Estamos num mundo que está em nós, contemos o que nos contém, asseverava Paul Valéry em seus Cahiers. Todo poema remete a uma totalidade da qual ele é um fragmento e que só pode enunciar em sua condição de fragmento. A poesia chancela essa fenomenologia entre interior e exterior. A circularidade fática dos dias em sua recorrência se entrelaça à circularidade estrutural da própria arte, entendida como ato de leitura-criação. O poema “A leitora” indicia essa relação parte-todo e ausência-presença, à medida que a presença física da amante leva à compreensão de que a ausência, em sua pura forma, “também é um corpo”. A mediação da leitura igualmente é uma meditação sobre o corpo e sobre o eros, outro tema recorrente. A vida das representações não pode ocorrer senão enraizada em um corpo. Como vida do corpo. O corpo como eixo de todas as representações, como queria Bergson.

À maneira de Wislawa Szymborska, o andamento sinfônico dos poemas, sobretudo os mais longos, tende a assimilar elementos da prosa a um alto teor lírico e meditativo. Essa característica evidencia a destreza técnica de Weydson, que capta os matizes de ritmos que se alternam às vozes e às dramatis personae de sua poesia em caleidoscópio. Em certo momento, o poeta menciona seus coadjuvantes, que não dormem (“A caixa”). Como na estética relacional de Nicolas Bourriaud, tudo é palco. Todo espaço é espaço para a encarnação da arte que se misturou à vida em um gesto irreversível.

Por isso também a imagem recorrente de fluidez: nadadores, aquário, águas incessantes, relógio das conchas (“A estátua”). Se a literatura é um sonho dirigido, como queria Borges, a correnteza é o curso desse sonho – completaria Bachelard. Tudo flui no curso da memória. Tudo é lembrança. Ver é imaginar, poderíamos parafrasear o místico Emanuel Swedenborg. A escrita é o modo humano de realizar a negação da morte. Todo elo busca um novo elo vital, na linguagem, na vida. Esses elos em cadeia são a arte. A vida passa. A morte passa. O organismo se desagrega.

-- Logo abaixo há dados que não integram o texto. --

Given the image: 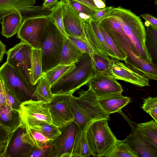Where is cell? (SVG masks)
I'll list each match as a JSON object with an SVG mask.
<instances>
[{"instance_id": "obj_1", "label": "cell", "mask_w": 157, "mask_h": 157, "mask_svg": "<svg viewBox=\"0 0 157 157\" xmlns=\"http://www.w3.org/2000/svg\"><path fill=\"white\" fill-rule=\"evenodd\" d=\"M106 15L120 23L126 35L124 41L133 52L149 63L152 62L146 47V29L140 17L121 6L113 7Z\"/></svg>"}, {"instance_id": "obj_2", "label": "cell", "mask_w": 157, "mask_h": 157, "mask_svg": "<svg viewBox=\"0 0 157 157\" xmlns=\"http://www.w3.org/2000/svg\"><path fill=\"white\" fill-rule=\"evenodd\" d=\"M79 96L72 95L71 105L73 113V121L78 126L81 131H84L92 122L99 120H109V114L100 105L98 100L90 88L81 90Z\"/></svg>"}, {"instance_id": "obj_3", "label": "cell", "mask_w": 157, "mask_h": 157, "mask_svg": "<svg viewBox=\"0 0 157 157\" xmlns=\"http://www.w3.org/2000/svg\"><path fill=\"white\" fill-rule=\"evenodd\" d=\"M94 75L90 54L84 53L74 67L51 86L52 92L53 94L72 95L88 83Z\"/></svg>"}, {"instance_id": "obj_4", "label": "cell", "mask_w": 157, "mask_h": 157, "mask_svg": "<svg viewBox=\"0 0 157 157\" xmlns=\"http://www.w3.org/2000/svg\"><path fill=\"white\" fill-rule=\"evenodd\" d=\"M108 121L101 119L90 123L85 132L92 155L108 157L117 139L109 127Z\"/></svg>"}, {"instance_id": "obj_5", "label": "cell", "mask_w": 157, "mask_h": 157, "mask_svg": "<svg viewBox=\"0 0 157 157\" xmlns=\"http://www.w3.org/2000/svg\"><path fill=\"white\" fill-rule=\"evenodd\" d=\"M65 38L55 23L50 20L38 48L41 50L44 73L59 64Z\"/></svg>"}, {"instance_id": "obj_6", "label": "cell", "mask_w": 157, "mask_h": 157, "mask_svg": "<svg viewBox=\"0 0 157 157\" xmlns=\"http://www.w3.org/2000/svg\"><path fill=\"white\" fill-rule=\"evenodd\" d=\"M0 79L5 87L12 93L21 103L33 98L36 85L28 82L22 74L7 62L0 68Z\"/></svg>"}, {"instance_id": "obj_7", "label": "cell", "mask_w": 157, "mask_h": 157, "mask_svg": "<svg viewBox=\"0 0 157 157\" xmlns=\"http://www.w3.org/2000/svg\"><path fill=\"white\" fill-rule=\"evenodd\" d=\"M21 128L44 124H53L48 104L32 99L22 102L17 111Z\"/></svg>"}, {"instance_id": "obj_8", "label": "cell", "mask_w": 157, "mask_h": 157, "mask_svg": "<svg viewBox=\"0 0 157 157\" xmlns=\"http://www.w3.org/2000/svg\"><path fill=\"white\" fill-rule=\"evenodd\" d=\"M50 19V14L24 19L17 33V37L33 48H38Z\"/></svg>"}, {"instance_id": "obj_9", "label": "cell", "mask_w": 157, "mask_h": 157, "mask_svg": "<svg viewBox=\"0 0 157 157\" xmlns=\"http://www.w3.org/2000/svg\"><path fill=\"white\" fill-rule=\"evenodd\" d=\"M36 0H0V20L5 16L18 12L23 19L28 17L50 15L52 8L35 6Z\"/></svg>"}, {"instance_id": "obj_10", "label": "cell", "mask_w": 157, "mask_h": 157, "mask_svg": "<svg viewBox=\"0 0 157 157\" xmlns=\"http://www.w3.org/2000/svg\"><path fill=\"white\" fill-rule=\"evenodd\" d=\"M33 48L21 41L6 52L7 62L22 74L32 84V63Z\"/></svg>"}, {"instance_id": "obj_11", "label": "cell", "mask_w": 157, "mask_h": 157, "mask_svg": "<svg viewBox=\"0 0 157 157\" xmlns=\"http://www.w3.org/2000/svg\"><path fill=\"white\" fill-rule=\"evenodd\" d=\"M109 35L127 54L124 62L127 66L149 80L157 81L156 64L149 63L135 54L116 32L113 31Z\"/></svg>"}, {"instance_id": "obj_12", "label": "cell", "mask_w": 157, "mask_h": 157, "mask_svg": "<svg viewBox=\"0 0 157 157\" xmlns=\"http://www.w3.org/2000/svg\"><path fill=\"white\" fill-rule=\"evenodd\" d=\"M53 94L52 100L48 105L52 123L60 128L74 119L71 105V99L73 94Z\"/></svg>"}, {"instance_id": "obj_13", "label": "cell", "mask_w": 157, "mask_h": 157, "mask_svg": "<svg viewBox=\"0 0 157 157\" xmlns=\"http://www.w3.org/2000/svg\"><path fill=\"white\" fill-rule=\"evenodd\" d=\"M59 129L61 134L52 144L51 157H71L76 137L80 131L79 127L73 121Z\"/></svg>"}, {"instance_id": "obj_14", "label": "cell", "mask_w": 157, "mask_h": 157, "mask_svg": "<svg viewBox=\"0 0 157 157\" xmlns=\"http://www.w3.org/2000/svg\"><path fill=\"white\" fill-rule=\"evenodd\" d=\"M113 78L102 75H95L89 82V88L98 100L122 94L121 85Z\"/></svg>"}, {"instance_id": "obj_15", "label": "cell", "mask_w": 157, "mask_h": 157, "mask_svg": "<svg viewBox=\"0 0 157 157\" xmlns=\"http://www.w3.org/2000/svg\"><path fill=\"white\" fill-rule=\"evenodd\" d=\"M112 60V73L114 78L125 81L136 86L144 87L150 86L149 79L133 71L117 59Z\"/></svg>"}, {"instance_id": "obj_16", "label": "cell", "mask_w": 157, "mask_h": 157, "mask_svg": "<svg viewBox=\"0 0 157 157\" xmlns=\"http://www.w3.org/2000/svg\"><path fill=\"white\" fill-rule=\"evenodd\" d=\"M63 12L64 26L67 34L86 40L82 21L78 14V12L65 0L63 2Z\"/></svg>"}, {"instance_id": "obj_17", "label": "cell", "mask_w": 157, "mask_h": 157, "mask_svg": "<svg viewBox=\"0 0 157 157\" xmlns=\"http://www.w3.org/2000/svg\"><path fill=\"white\" fill-rule=\"evenodd\" d=\"M123 141L137 152L140 157H157V149L147 139L138 133L132 131Z\"/></svg>"}, {"instance_id": "obj_18", "label": "cell", "mask_w": 157, "mask_h": 157, "mask_svg": "<svg viewBox=\"0 0 157 157\" xmlns=\"http://www.w3.org/2000/svg\"><path fill=\"white\" fill-rule=\"evenodd\" d=\"M25 130L20 128L16 132L15 137L10 144L5 157H22L33 147L29 144L25 136Z\"/></svg>"}, {"instance_id": "obj_19", "label": "cell", "mask_w": 157, "mask_h": 157, "mask_svg": "<svg viewBox=\"0 0 157 157\" xmlns=\"http://www.w3.org/2000/svg\"><path fill=\"white\" fill-rule=\"evenodd\" d=\"M22 127L19 118L9 124L0 122V157H5L8 147L18 130Z\"/></svg>"}, {"instance_id": "obj_20", "label": "cell", "mask_w": 157, "mask_h": 157, "mask_svg": "<svg viewBox=\"0 0 157 157\" xmlns=\"http://www.w3.org/2000/svg\"><path fill=\"white\" fill-rule=\"evenodd\" d=\"M84 54L69 38L65 37L63 42L59 64H75L79 61Z\"/></svg>"}, {"instance_id": "obj_21", "label": "cell", "mask_w": 157, "mask_h": 157, "mask_svg": "<svg viewBox=\"0 0 157 157\" xmlns=\"http://www.w3.org/2000/svg\"><path fill=\"white\" fill-rule=\"evenodd\" d=\"M103 110L109 114L118 113L124 106L132 101L128 97L122 94L114 95L98 100Z\"/></svg>"}, {"instance_id": "obj_22", "label": "cell", "mask_w": 157, "mask_h": 157, "mask_svg": "<svg viewBox=\"0 0 157 157\" xmlns=\"http://www.w3.org/2000/svg\"><path fill=\"white\" fill-rule=\"evenodd\" d=\"M90 55L94 75H102L113 78L111 71V58L107 54L96 52H93Z\"/></svg>"}, {"instance_id": "obj_23", "label": "cell", "mask_w": 157, "mask_h": 157, "mask_svg": "<svg viewBox=\"0 0 157 157\" xmlns=\"http://www.w3.org/2000/svg\"><path fill=\"white\" fill-rule=\"evenodd\" d=\"M128 122L132 131H135L143 136L157 149V123L154 120L138 124L130 120Z\"/></svg>"}, {"instance_id": "obj_24", "label": "cell", "mask_w": 157, "mask_h": 157, "mask_svg": "<svg viewBox=\"0 0 157 157\" xmlns=\"http://www.w3.org/2000/svg\"><path fill=\"white\" fill-rule=\"evenodd\" d=\"M23 20L18 12L5 16L1 20L2 35L6 38L13 36L17 33Z\"/></svg>"}, {"instance_id": "obj_25", "label": "cell", "mask_w": 157, "mask_h": 157, "mask_svg": "<svg viewBox=\"0 0 157 157\" xmlns=\"http://www.w3.org/2000/svg\"><path fill=\"white\" fill-rule=\"evenodd\" d=\"M25 136L31 146L39 149L51 147L54 140L48 137L41 132L29 127L25 129Z\"/></svg>"}, {"instance_id": "obj_26", "label": "cell", "mask_w": 157, "mask_h": 157, "mask_svg": "<svg viewBox=\"0 0 157 157\" xmlns=\"http://www.w3.org/2000/svg\"><path fill=\"white\" fill-rule=\"evenodd\" d=\"M90 21H82L83 31L86 41L93 52L107 55L99 41L91 25Z\"/></svg>"}, {"instance_id": "obj_27", "label": "cell", "mask_w": 157, "mask_h": 157, "mask_svg": "<svg viewBox=\"0 0 157 157\" xmlns=\"http://www.w3.org/2000/svg\"><path fill=\"white\" fill-rule=\"evenodd\" d=\"M53 96L51 85L43 75L37 82L33 97L37 100L42 101L48 104L52 100Z\"/></svg>"}, {"instance_id": "obj_28", "label": "cell", "mask_w": 157, "mask_h": 157, "mask_svg": "<svg viewBox=\"0 0 157 157\" xmlns=\"http://www.w3.org/2000/svg\"><path fill=\"white\" fill-rule=\"evenodd\" d=\"M92 155L86 139L85 132L77 133L71 157H88Z\"/></svg>"}, {"instance_id": "obj_29", "label": "cell", "mask_w": 157, "mask_h": 157, "mask_svg": "<svg viewBox=\"0 0 157 157\" xmlns=\"http://www.w3.org/2000/svg\"><path fill=\"white\" fill-rule=\"evenodd\" d=\"M44 75L41 50L39 48H33L32 63V84L33 86L36 85L39 79Z\"/></svg>"}, {"instance_id": "obj_30", "label": "cell", "mask_w": 157, "mask_h": 157, "mask_svg": "<svg viewBox=\"0 0 157 157\" xmlns=\"http://www.w3.org/2000/svg\"><path fill=\"white\" fill-rule=\"evenodd\" d=\"M146 26L147 49L152 58V62L157 65V30L150 25Z\"/></svg>"}, {"instance_id": "obj_31", "label": "cell", "mask_w": 157, "mask_h": 157, "mask_svg": "<svg viewBox=\"0 0 157 157\" xmlns=\"http://www.w3.org/2000/svg\"><path fill=\"white\" fill-rule=\"evenodd\" d=\"M108 157H140L128 143L123 140H117L116 145Z\"/></svg>"}, {"instance_id": "obj_32", "label": "cell", "mask_w": 157, "mask_h": 157, "mask_svg": "<svg viewBox=\"0 0 157 157\" xmlns=\"http://www.w3.org/2000/svg\"><path fill=\"white\" fill-rule=\"evenodd\" d=\"M75 64L70 65L59 64L44 73V76L51 86L64 75L74 67Z\"/></svg>"}, {"instance_id": "obj_33", "label": "cell", "mask_w": 157, "mask_h": 157, "mask_svg": "<svg viewBox=\"0 0 157 157\" xmlns=\"http://www.w3.org/2000/svg\"><path fill=\"white\" fill-rule=\"evenodd\" d=\"M98 26L108 45L114 53L116 59L124 62L128 57L126 53L103 28Z\"/></svg>"}, {"instance_id": "obj_34", "label": "cell", "mask_w": 157, "mask_h": 157, "mask_svg": "<svg viewBox=\"0 0 157 157\" xmlns=\"http://www.w3.org/2000/svg\"><path fill=\"white\" fill-rule=\"evenodd\" d=\"M63 0H60L56 6L52 8L50 20L54 22L65 37L68 38L64 28L63 12Z\"/></svg>"}, {"instance_id": "obj_35", "label": "cell", "mask_w": 157, "mask_h": 157, "mask_svg": "<svg viewBox=\"0 0 157 157\" xmlns=\"http://www.w3.org/2000/svg\"><path fill=\"white\" fill-rule=\"evenodd\" d=\"M29 127L41 132L49 138L53 139L61 133L59 128L53 124H44Z\"/></svg>"}, {"instance_id": "obj_36", "label": "cell", "mask_w": 157, "mask_h": 157, "mask_svg": "<svg viewBox=\"0 0 157 157\" xmlns=\"http://www.w3.org/2000/svg\"><path fill=\"white\" fill-rule=\"evenodd\" d=\"M76 11L90 17L93 19L98 10L94 9L87 5L75 0H65ZM99 10V9H98Z\"/></svg>"}, {"instance_id": "obj_37", "label": "cell", "mask_w": 157, "mask_h": 157, "mask_svg": "<svg viewBox=\"0 0 157 157\" xmlns=\"http://www.w3.org/2000/svg\"><path fill=\"white\" fill-rule=\"evenodd\" d=\"M90 23L99 41L106 53L111 58L116 59L114 53L106 42L104 37L100 30L98 24L92 19L91 20Z\"/></svg>"}, {"instance_id": "obj_38", "label": "cell", "mask_w": 157, "mask_h": 157, "mask_svg": "<svg viewBox=\"0 0 157 157\" xmlns=\"http://www.w3.org/2000/svg\"><path fill=\"white\" fill-rule=\"evenodd\" d=\"M51 157V147L39 149L32 147L25 152L22 157Z\"/></svg>"}, {"instance_id": "obj_39", "label": "cell", "mask_w": 157, "mask_h": 157, "mask_svg": "<svg viewBox=\"0 0 157 157\" xmlns=\"http://www.w3.org/2000/svg\"><path fill=\"white\" fill-rule=\"evenodd\" d=\"M72 41L84 53L91 54L93 51L86 40L82 38L68 36Z\"/></svg>"}, {"instance_id": "obj_40", "label": "cell", "mask_w": 157, "mask_h": 157, "mask_svg": "<svg viewBox=\"0 0 157 157\" xmlns=\"http://www.w3.org/2000/svg\"><path fill=\"white\" fill-rule=\"evenodd\" d=\"M5 87V86H4ZM6 98V105H7L14 113H17L20 105L21 103L11 92L5 87Z\"/></svg>"}, {"instance_id": "obj_41", "label": "cell", "mask_w": 157, "mask_h": 157, "mask_svg": "<svg viewBox=\"0 0 157 157\" xmlns=\"http://www.w3.org/2000/svg\"><path fill=\"white\" fill-rule=\"evenodd\" d=\"M13 112L6 104L0 107L1 122L3 123L12 122Z\"/></svg>"}, {"instance_id": "obj_42", "label": "cell", "mask_w": 157, "mask_h": 157, "mask_svg": "<svg viewBox=\"0 0 157 157\" xmlns=\"http://www.w3.org/2000/svg\"><path fill=\"white\" fill-rule=\"evenodd\" d=\"M141 108L145 112L151 109L157 108V97H148L144 99Z\"/></svg>"}, {"instance_id": "obj_43", "label": "cell", "mask_w": 157, "mask_h": 157, "mask_svg": "<svg viewBox=\"0 0 157 157\" xmlns=\"http://www.w3.org/2000/svg\"><path fill=\"white\" fill-rule=\"evenodd\" d=\"M140 16L145 20V25H149L153 29L157 30V18L147 13L142 14Z\"/></svg>"}, {"instance_id": "obj_44", "label": "cell", "mask_w": 157, "mask_h": 157, "mask_svg": "<svg viewBox=\"0 0 157 157\" xmlns=\"http://www.w3.org/2000/svg\"><path fill=\"white\" fill-rule=\"evenodd\" d=\"M112 6H107L104 8L98 10L93 19L97 24L113 8Z\"/></svg>"}, {"instance_id": "obj_45", "label": "cell", "mask_w": 157, "mask_h": 157, "mask_svg": "<svg viewBox=\"0 0 157 157\" xmlns=\"http://www.w3.org/2000/svg\"><path fill=\"white\" fill-rule=\"evenodd\" d=\"M0 106L6 104V98L5 88L3 83L0 79Z\"/></svg>"}, {"instance_id": "obj_46", "label": "cell", "mask_w": 157, "mask_h": 157, "mask_svg": "<svg viewBox=\"0 0 157 157\" xmlns=\"http://www.w3.org/2000/svg\"><path fill=\"white\" fill-rule=\"evenodd\" d=\"M58 0H44L43 6L46 8H52L59 2Z\"/></svg>"}, {"instance_id": "obj_47", "label": "cell", "mask_w": 157, "mask_h": 157, "mask_svg": "<svg viewBox=\"0 0 157 157\" xmlns=\"http://www.w3.org/2000/svg\"><path fill=\"white\" fill-rule=\"evenodd\" d=\"M79 2L84 3L89 7L95 10H98L95 6L93 0H75Z\"/></svg>"}, {"instance_id": "obj_48", "label": "cell", "mask_w": 157, "mask_h": 157, "mask_svg": "<svg viewBox=\"0 0 157 157\" xmlns=\"http://www.w3.org/2000/svg\"><path fill=\"white\" fill-rule=\"evenodd\" d=\"M146 112L150 115L157 123V108L151 109Z\"/></svg>"}, {"instance_id": "obj_49", "label": "cell", "mask_w": 157, "mask_h": 157, "mask_svg": "<svg viewBox=\"0 0 157 157\" xmlns=\"http://www.w3.org/2000/svg\"><path fill=\"white\" fill-rule=\"evenodd\" d=\"M6 46L5 44L2 42L1 40L0 42V61L2 62L3 56L6 53Z\"/></svg>"}, {"instance_id": "obj_50", "label": "cell", "mask_w": 157, "mask_h": 157, "mask_svg": "<svg viewBox=\"0 0 157 157\" xmlns=\"http://www.w3.org/2000/svg\"><path fill=\"white\" fill-rule=\"evenodd\" d=\"M96 6L99 9L104 8L106 7L105 3L101 0H93Z\"/></svg>"}, {"instance_id": "obj_51", "label": "cell", "mask_w": 157, "mask_h": 157, "mask_svg": "<svg viewBox=\"0 0 157 157\" xmlns=\"http://www.w3.org/2000/svg\"><path fill=\"white\" fill-rule=\"evenodd\" d=\"M155 4L156 6V8L157 10V0H155Z\"/></svg>"}, {"instance_id": "obj_52", "label": "cell", "mask_w": 157, "mask_h": 157, "mask_svg": "<svg viewBox=\"0 0 157 157\" xmlns=\"http://www.w3.org/2000/svg\"><path fill=\"white\" fill-rule=\"evenodd\" d=\"M101 0L104 3H105V0Z\"/></svg>"}]
</instances>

O retrato permanece (“Os asteroides”). A arte transcende a morte para nos conectar ao mundo dos mortos.

No poema final, de modo circular, Weydson retorna à origem. O silêncio místico de Flusser e Wittgenstein. O silêncio como gênese do real. O coração das imagens, dos ritmos e de todas as nossas representações é o silêncio. O silêncio é o grande inquisidor que nos coloca em movimento e nos transforma em peregrinos do mundo. Exilados para sempre. Isolados dede a origem nos continentes da linguagem. Essa linguagem que nos confere, simultaneamente, a capacidade de nomear o mundo mediante a impossibilidade de tocá-lo. Nesses termos, a poesia seria uma transgressão da linguagem. A cada novo ser, um novo nome. A cada nova percepção, um novo verbo. Como um jarro antigo repousa em silêncio, a poesia contém em si os vestígios de uma peregrinação pelos cheiros e pelas faces do mundo.